Data items
**********

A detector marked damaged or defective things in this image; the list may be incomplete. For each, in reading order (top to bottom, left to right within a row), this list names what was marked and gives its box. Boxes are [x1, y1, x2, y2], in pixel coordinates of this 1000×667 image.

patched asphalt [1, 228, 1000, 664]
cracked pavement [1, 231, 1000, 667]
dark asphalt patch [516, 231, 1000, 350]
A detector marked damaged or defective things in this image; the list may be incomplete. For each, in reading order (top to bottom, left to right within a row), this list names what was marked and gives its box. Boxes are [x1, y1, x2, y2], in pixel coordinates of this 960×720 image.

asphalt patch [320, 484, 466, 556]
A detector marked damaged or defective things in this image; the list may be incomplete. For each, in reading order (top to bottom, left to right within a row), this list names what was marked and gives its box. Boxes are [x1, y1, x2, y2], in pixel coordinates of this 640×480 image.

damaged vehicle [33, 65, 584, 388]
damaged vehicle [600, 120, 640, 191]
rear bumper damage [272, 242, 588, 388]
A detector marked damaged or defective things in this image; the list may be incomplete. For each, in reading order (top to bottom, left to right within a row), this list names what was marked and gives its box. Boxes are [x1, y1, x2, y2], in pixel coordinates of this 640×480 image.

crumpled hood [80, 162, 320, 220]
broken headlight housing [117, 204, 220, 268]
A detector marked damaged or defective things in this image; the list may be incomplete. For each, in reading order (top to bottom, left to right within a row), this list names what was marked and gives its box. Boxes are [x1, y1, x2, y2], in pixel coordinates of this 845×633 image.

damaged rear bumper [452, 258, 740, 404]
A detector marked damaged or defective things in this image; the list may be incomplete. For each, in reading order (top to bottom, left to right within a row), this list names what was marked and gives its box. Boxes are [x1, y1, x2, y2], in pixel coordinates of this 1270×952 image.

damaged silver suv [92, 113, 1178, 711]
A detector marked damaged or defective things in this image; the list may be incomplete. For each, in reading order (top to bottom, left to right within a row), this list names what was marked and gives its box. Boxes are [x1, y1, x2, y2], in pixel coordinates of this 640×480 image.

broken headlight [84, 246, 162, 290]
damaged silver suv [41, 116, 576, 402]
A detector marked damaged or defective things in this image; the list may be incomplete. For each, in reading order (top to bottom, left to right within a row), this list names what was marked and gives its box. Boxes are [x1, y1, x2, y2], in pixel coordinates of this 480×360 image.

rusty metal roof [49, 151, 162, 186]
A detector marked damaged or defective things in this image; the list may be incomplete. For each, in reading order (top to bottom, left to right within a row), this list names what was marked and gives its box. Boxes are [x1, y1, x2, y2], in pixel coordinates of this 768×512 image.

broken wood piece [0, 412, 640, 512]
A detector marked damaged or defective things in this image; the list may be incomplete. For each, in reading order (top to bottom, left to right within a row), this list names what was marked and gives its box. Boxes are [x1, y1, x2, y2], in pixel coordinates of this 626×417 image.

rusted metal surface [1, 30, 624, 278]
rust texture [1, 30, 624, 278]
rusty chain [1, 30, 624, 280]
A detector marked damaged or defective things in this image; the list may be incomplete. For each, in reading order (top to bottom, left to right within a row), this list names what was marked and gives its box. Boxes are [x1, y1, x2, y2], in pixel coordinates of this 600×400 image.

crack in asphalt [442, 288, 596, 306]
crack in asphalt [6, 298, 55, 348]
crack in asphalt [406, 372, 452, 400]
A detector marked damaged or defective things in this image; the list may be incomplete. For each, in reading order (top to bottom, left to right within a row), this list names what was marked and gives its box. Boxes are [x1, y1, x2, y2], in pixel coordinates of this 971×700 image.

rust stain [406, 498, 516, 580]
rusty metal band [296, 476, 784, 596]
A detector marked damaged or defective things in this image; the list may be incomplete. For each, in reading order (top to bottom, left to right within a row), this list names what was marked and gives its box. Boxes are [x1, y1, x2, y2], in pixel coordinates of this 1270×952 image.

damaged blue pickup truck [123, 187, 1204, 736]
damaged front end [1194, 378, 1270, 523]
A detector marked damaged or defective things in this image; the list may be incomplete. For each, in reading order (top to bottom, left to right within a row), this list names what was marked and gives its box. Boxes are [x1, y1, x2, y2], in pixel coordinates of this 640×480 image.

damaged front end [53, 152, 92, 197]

**********

Your instructions –
Every word of every entry must be returned as it appears.

Answer below –
A detector marked damaged or defective things in this image; the list may be incomplete. For each, in reading order (top to bottom, left to right within a row), this list names what was marked and gives its box. Boxes are [x1, y1, x2, y2], in pixel coordinates of this 1000×667 image.

patched asphalt [1, 228, 1000, 664]
cracked pavement [1, 231, 1000, 667]
dark asphalt patch [516, 231, 1000, 350]
A detector marked damaged or defective things in this image; the list may be incomplete. For each, in reading order (top to bottom, left to right within a row), this list names what was marked and gives its box. Boxes are [x1, y1, x2, y2], in pixel coordinates of this 960×720 image.

asphalt patch [320, 484, 466, 556]
A detector marked damaged or defective things in this image; the list may be incomplete. For each, in reading order (top to bottom, left to right within a row), this list names what was marked and gives its box. Boxes are [x1, y1, x2, y2], in pixel coordinates of this 640×480 image.

damaged vehicle [33, 65, 584, 388]
damaged vehicle [600, 120, 640, 191]
rear bumper damage [272, 242, 588, 388]
A detector marked damaged or defective things in this image; the list may be incomplete. For each, in reading order (top to bottom, left to right within a row), this list names what was marked and gives its box. Boxes are [x1, y1, x2, y2], in pixel coordinates of this 640×480 image.

crumpled hood [80, 162, 320, 220]
broken headlight housing [117, 204, 220, 268]
A detector marked damaged or defective things in this image; the list may be incomplete. For each, in reading order (top to bottom, left to right within a row), this list names what was marked and gives its box. Boxes are [x1, y1, x2, y2], in pixel coordinates of this 845×633 image.

damaged rear bumper [452, 258, 740, 404]
A detector marked damaged or defective things in this image; the list may be incomplete. For each, in reading order (top to bottom, left to right within a row), this list names what was marked and gives its box. Boxes are [x1, y1, x2, y2], in pixel coordinates of this 1270×952 image.

damaged silver suv [92, 113, 1178, 711]
A detector marked damaged or defective things in this image; the list may be incomplete. For each, in reading order (top to bottom, left to right within a row), this list names what was marked and gives its box. Boxes are [x1, y1, x2, y2], in pixel coordinates of this 640×480 image.

broken headlight [84, 246, 162, 290]
damaged silver suv [41, 116, 576, 402]
A detector marked damaged or defective things in this image; the list may be incomplete. For each, in reading order (top to bottom, left to right within a row), this list names what was marked and gives its box. Boxes are [x1, y1, x2, y2], in pixel coordinates of this 480×360 image.

rusty metal roof [49, 151, 162, 186]
A detector marked damaged or defective things in this image; the list may be incomplete. For each, in reading order (top to bottom, left to right within a row), this list names what was marked and gives its box. Boxes are [x1, y1, x2, y2], in pixel coordinates of this 768×512 image.

broken wood piece [0, 412, 640, 512]
A detector marked damaged or defective things in this image; the list may be incomplete. For each, in reading order (top to bottom, left to right within a row), this list names what was marked and gives its box. Boxes are [x1, y1, x2, y2], in pixel coordinates of this 626×417 image.

rusted metal surface [1, 30, 624, 278]
rust texture [1, 30, 624, 278]
rusty chain [1, 30, 624, 280]
A detector marked damaged or defective things in this image; the list may be incomplete. For each, in reading order (top to bottom, left to right within a row), this list names what was marked and gives its box. Boxes are [x1, y1, x2, y2], in pixel coordinates of this 600×400 image.

crack in asphalt [442, 288, 596, 306]
crack in asphalt [6, 298, 55, 348]
crack in asphalt [406, 372, 452, 400]
A detector marked damaged or defective things in this image; the list may be incomplete. For each, in reading order (top to bottom, left to right within a row), this list names what was marked and gives its box. Boxes are [x1, y1, x2, y2], in pixel coordinates of this 971×700 image.

rust stain [406, 498, 516, 580]
rusty metal band [296, 476, 784, 596]
A detector marked damaged or defective things in this image; the list may be incomplete. For each, in reading order (top to bottom, left to right within a row), this list names what was marked and gives its box. Boxes are [x1, y1, x2, y2], in pixel coordinates of this 1270×952 image.

damaged blue pickup truck [123, 187, 1204, 736]
damaged front end [1194, 378, 1270, 523]
A detector marked damaged or defective things in this image; the list may be incomplete. For each, in reading order (top to bottom, left to right within a row), this list names what was marked and gives its box. Boxes are [x1, y1, x2, y2], in pixel coordinates of this 640×480 image.

damaged front end [53, 152, 92, 197]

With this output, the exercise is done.